Taming Arbitrary Data in Power BI
Have you ever had to prepare a proof of concept for a BI system or report, having nothing more than a group of aesthetically pleasing user-created excel files
Then you will know how getting all that non-machine-friendly data into a database can consume so much time. Time you could use instead invest in preparing useful charts to show better insight into the business.
One of the very useful things about Power BI is how it lets you transform irregular data on-the-spot, without a need for prior complex treatment on another tool or system. This means you can take a jumble of assorted data and turn it into a usable model quick - an invaluable feature for the conceptualization phase, or even for the delivery phase, when you have no control over the format of your data feeds.
In this article you will see an example of how to do this in Power BI.
The Arbitrary Data
Consider the nice-looking worksheet below.
This example worksheet lists Daily Active Users and Daily Conversion numbers for two of your company’s mobile games. As you can see, the data in the worksheet looks good as far as human eyes go… Yet databases will have trouble making sense of all that pivoted data. With a classic ETL tool, you’d generally take one of these approaches…
- Manually unpivot this data straight in Excel.
- Load it as-is into the database, using some smart SQL to make sense of that data.

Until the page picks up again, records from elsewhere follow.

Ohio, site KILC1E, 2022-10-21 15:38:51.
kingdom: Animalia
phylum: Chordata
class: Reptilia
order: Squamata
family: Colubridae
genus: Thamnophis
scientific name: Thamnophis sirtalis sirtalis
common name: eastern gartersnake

- Use your ETL to unpivot the data. (Let's not even go there. Just no.)
- Argue on how you need access to the source system data and hope to do things properly.
- Some other time-consuming approach.
The reality is, when you are doing a proof-of-concept, you want to make the best use of time. You want to fail fast, so you can find what works and discard what doesn’t, and present relevant options to the stakeholders while their value is maximal. Designing a robust system is important but you need to make a case for it in the first place. And you want to apply any valuable feedback as quick as possible too.
This is where the Query Editor in Power BI comes in. Its step-based engine lets you setup many transformations on the spot, some of which are very cumbersome to do in SSIS or other general ETL tools.
Let’s see how to use the Query Editor to turn this user file into usable data in a couple of minutes.
Taming That Data
As usual, you start by Getting Data in Power BI Desktop…
This particular example is an Excel file, but the general principles below will work with other data sources as well.
You can click Load to load the worksheet as-is and stay in the current window, or click Edit to do that and jump straight into the Query Editor window.
If you clicked Load, you can always go into the Query Editor window by clicking the Edit Queries button in any pane.
In the Query Editor window, you can see Power BI has loaded the worksheet pretty much as-is…
To make it usable to for analysis purposes within Power BI, we have to transform this into a columnar format as best possible.
So where to start? Well, you can start by discarding all the non-essential aesthetics-only rows, such as that Game Report title and the line below it.
You can remove the top 2 rows by clicking on the Remove Rows Button in the Ribbon and then selecting the appropriate method.
A window will pop up, asking you for the number of rows you want to remove - in this example 2.
If you look at the Applied Steps in the Query Settings pane, you’ll see this step applied to the query.
The next step here is to change the data type of that Date column to Text.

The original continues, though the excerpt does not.